According to the reviewer's knowledge, there are no current review articles strictly and extensively devoted to this topic. Thus the manuscript is interesting and worth publishing. However, some minor issues require clarification/refinement before its publication. These issues are listed below.

 

Lack of consistency in the use of abbreviations, for example:

Line 182-183

(…) MCF-7 (breast cancer cells, expressing cytosolic and mitochondrial survivin) or INS-182 1 cells (insulinoma cells, only expressing cytosolic survivin) result in (…)

The abbreviation is used first and the full name of the cell lines is in brackets, while in other parts of the text the opposite is used i.e. the full name is given first, and the abbreviation is given in brackets.

Line 263

Recently, CCAR2 (cell cycle and apoptosis regulator 2) (…)

The abbreviation is used first and the full name of the protein is in brackets, while in other parts of the text the opposite is used, i.e. the full name is given first, and the abbreviation is given in brackets.

Moreover, the abbreviations are repeatedly introduced into the text, e.g. MCF7.

Line 300

(…) cytosolic survivin-XIAP complex and thus XIAP degradation [56], and (…)

The citation which the authors refer to in this part of the manuscript seems to be improper. Shouldn't it rather be an article by Dohi et al., 2007?

Figure 1.

Since only one mitochondrion is represented in the figure, the singular term (mitochondrion instead mitochondria) should be used.

The upper panel of figure 1. lacks the names of depicted proteins (HSP60, survivin, and ubiquitin).

The unlabeled arrow on the bottom panel should contain the signature e.g. “survivin binding”.

If the proposed models are to be of a general nature and refer to various cancer cells, they must be improved.

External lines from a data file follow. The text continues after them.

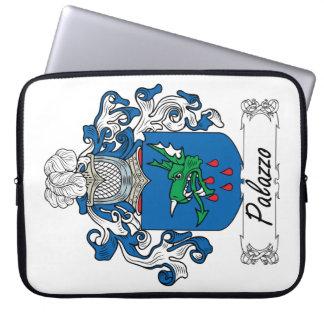 Escudo de la familia de Palazzo Mangas Computadora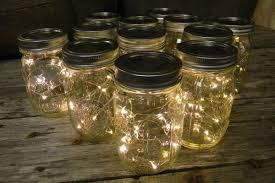Splendid string lights diy mason jar lights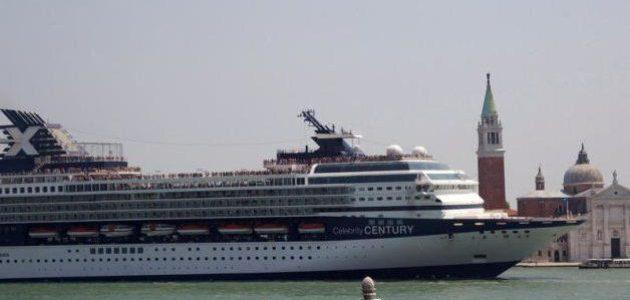 L'inquinamento delle grandi navi da crociera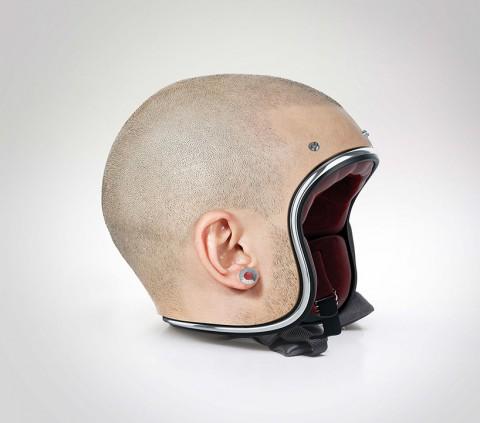 Human Head Helmets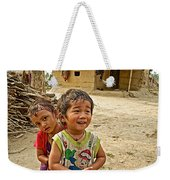 Tharu Village Children Love To Greet Us-nepal- Weekender Tote Bag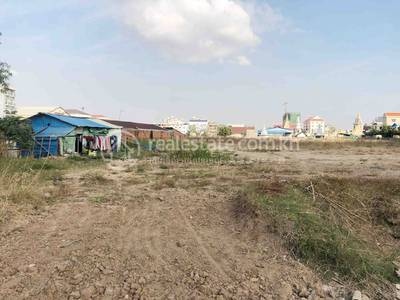 residential Land/Development for sale & rent in Kakab 1 ID 128246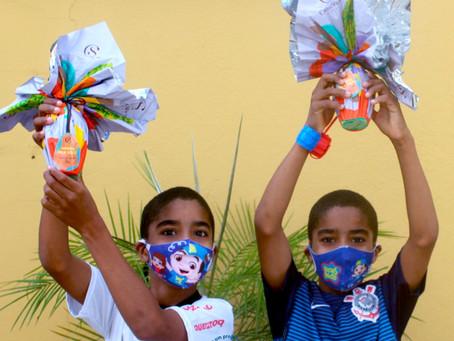 """""""Uma Páscoa diferente"""", dizem as crianças e famílias da AFAGO"""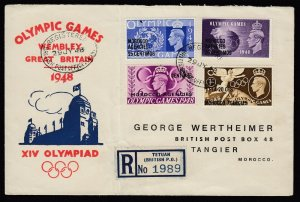 Morocco Agencies, SG 179a, FIRST DAY cover Crown Flaw variety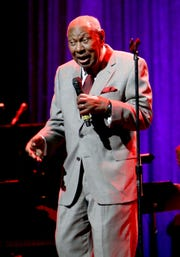 HOLLYWOOD, CA - NOVEMBER 15:  Freddy Cole performs onstage during the Thelonious Monk Institute International Jazz Vocals Competition 2015 at Dolby Theatre on November 15, 2015 in Hollywood, California.  (Photo by Rachel Murray/Getty Images for Thelonious Monk Institute of Jazz)
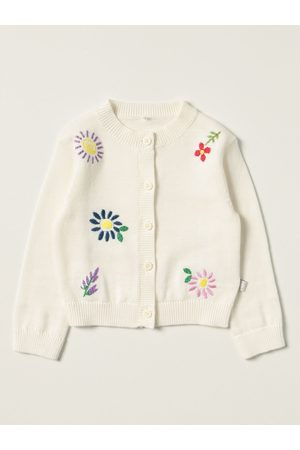 Stella McCartney Cardigan with floral embroidery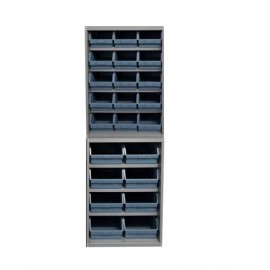 Dulap 23 cutii depozitare, 1310 x 2000 mm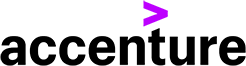 Accenture | Fjord Logo for Business Designer job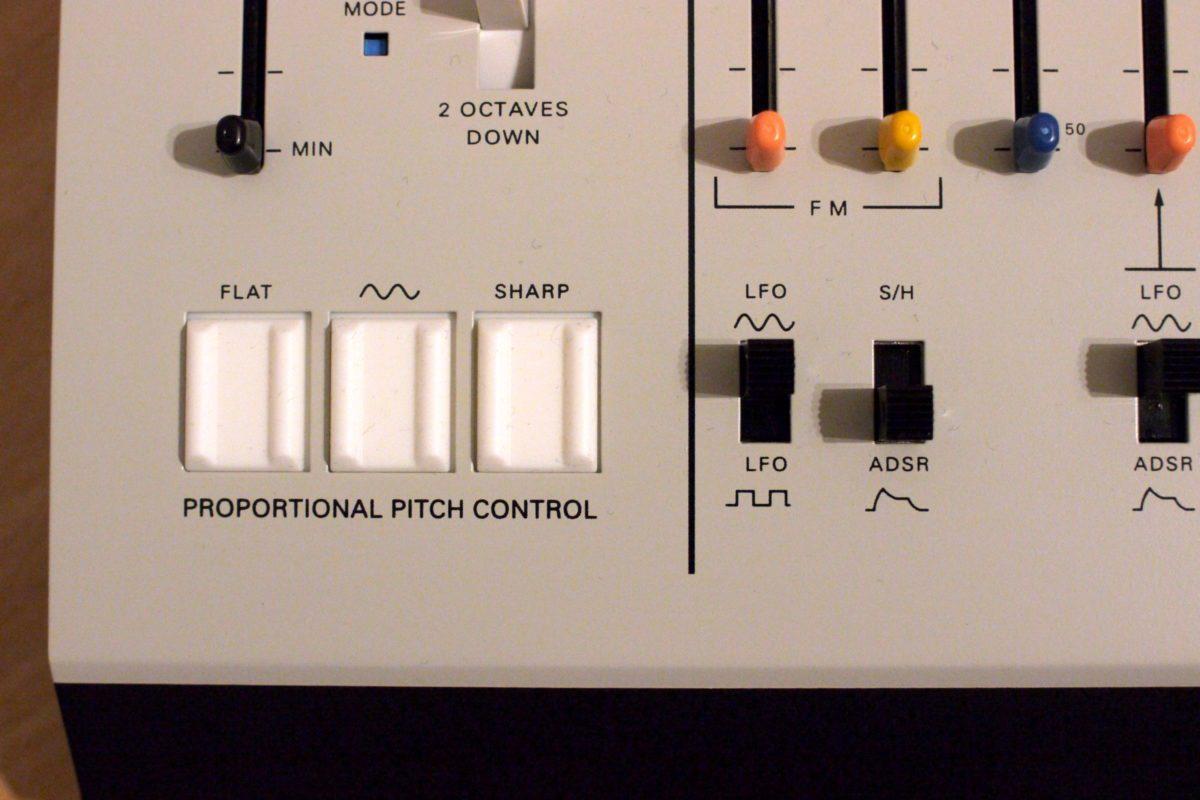 """Ein bisschen zu klein und ein bisschen zu schwerfällig: die neuen PPC Pads (""""Proportional Pitch Control"""")"""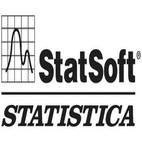 STATISTICA logo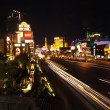 Strip in Las Vegas by night — Stock Photo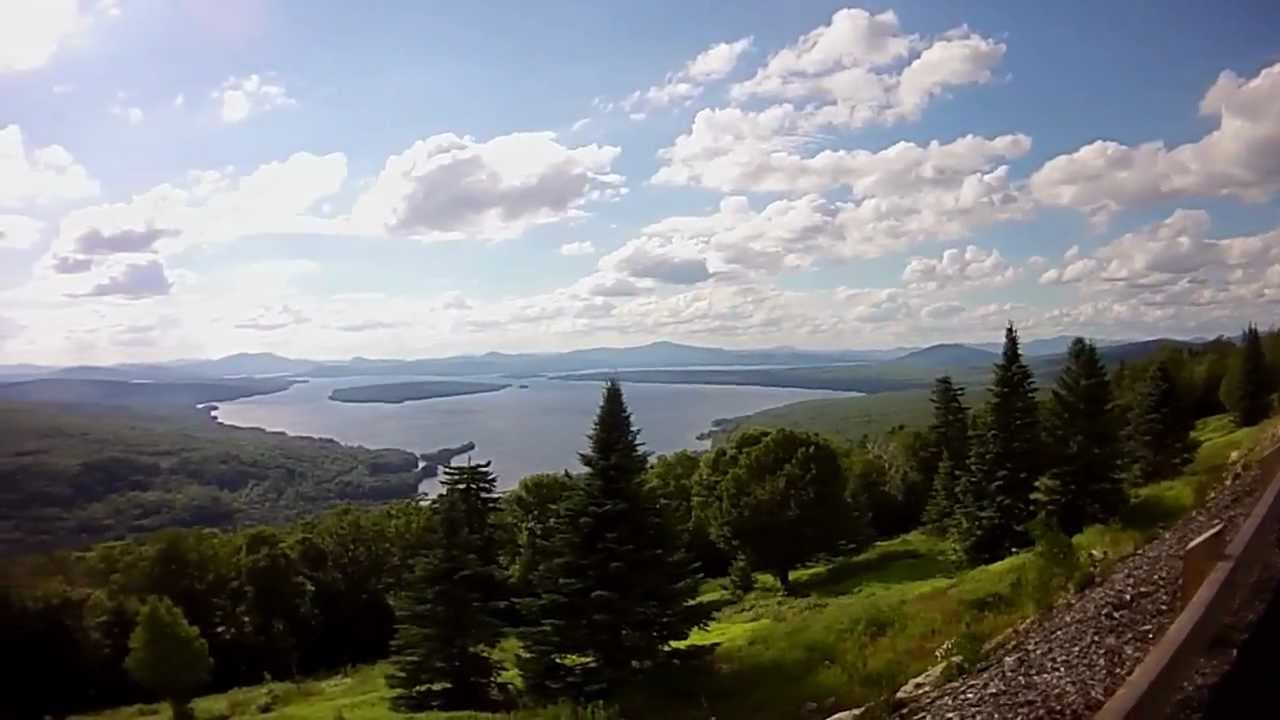 Height of land rangeley maine youtube for Free land maine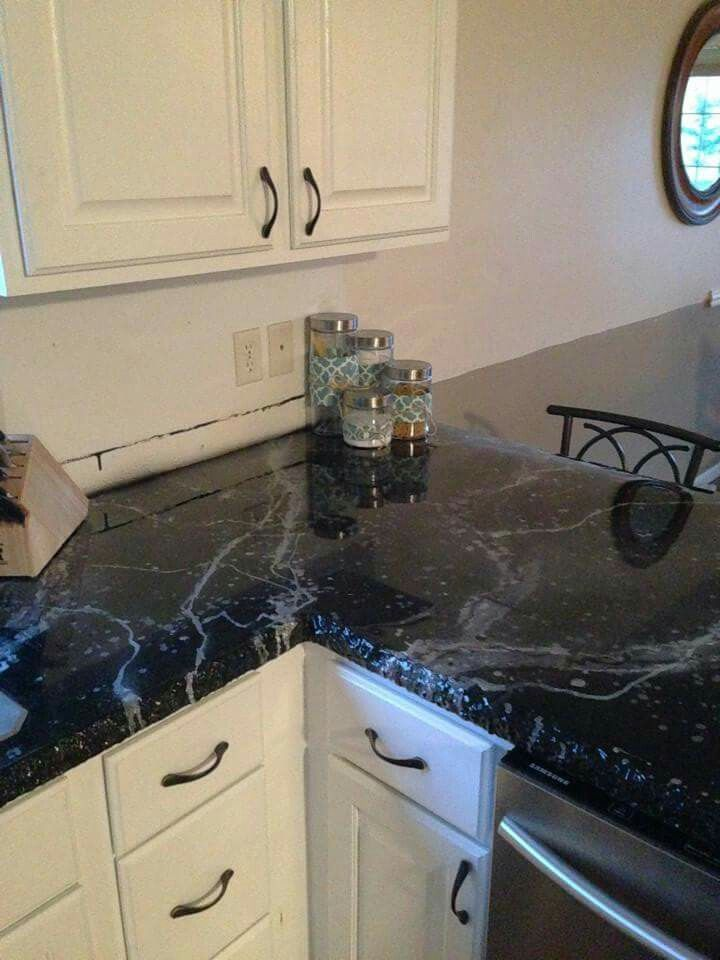 Pin On Epoxy Countertops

The upper panel of the figure does not include the dual subcellular localization of survivin and HSP60. As follows from the text, both proteins are present in the cytoplasm and mitochondria of cancer cells, while in figure 1. only the mitochondrial pools of proteins are included. Exemplary, in MCF-7 cells binding of HSP60 to survivin occurs in the mitochondria but not in the cytosol (line 244). However, these cells express cytosolic and mitochondrial survivin (line 182). What happens to cytosolic pools of these proteins after death stimuli? If the omission of the dual subcellular localization of mentioned proteins is intentional to facilitate focusing on the pools of proteins involved in the pro-apoptotic response to death stimuli, then it should be indicated in the figure description.  

Author Response

Dear Reviewer,

We appreciate very much your precious comments. Here are the point-to-point responses.

Lack of consistency in the use of abbreviations, for example:

Line 182-183

(…) MCF-7 (breast cancer cells, expressing cytosolic and mitochondrial survivin) or INS-182 1 cells (insulinoma cells, only expressing cytosolic survivin) result in (…)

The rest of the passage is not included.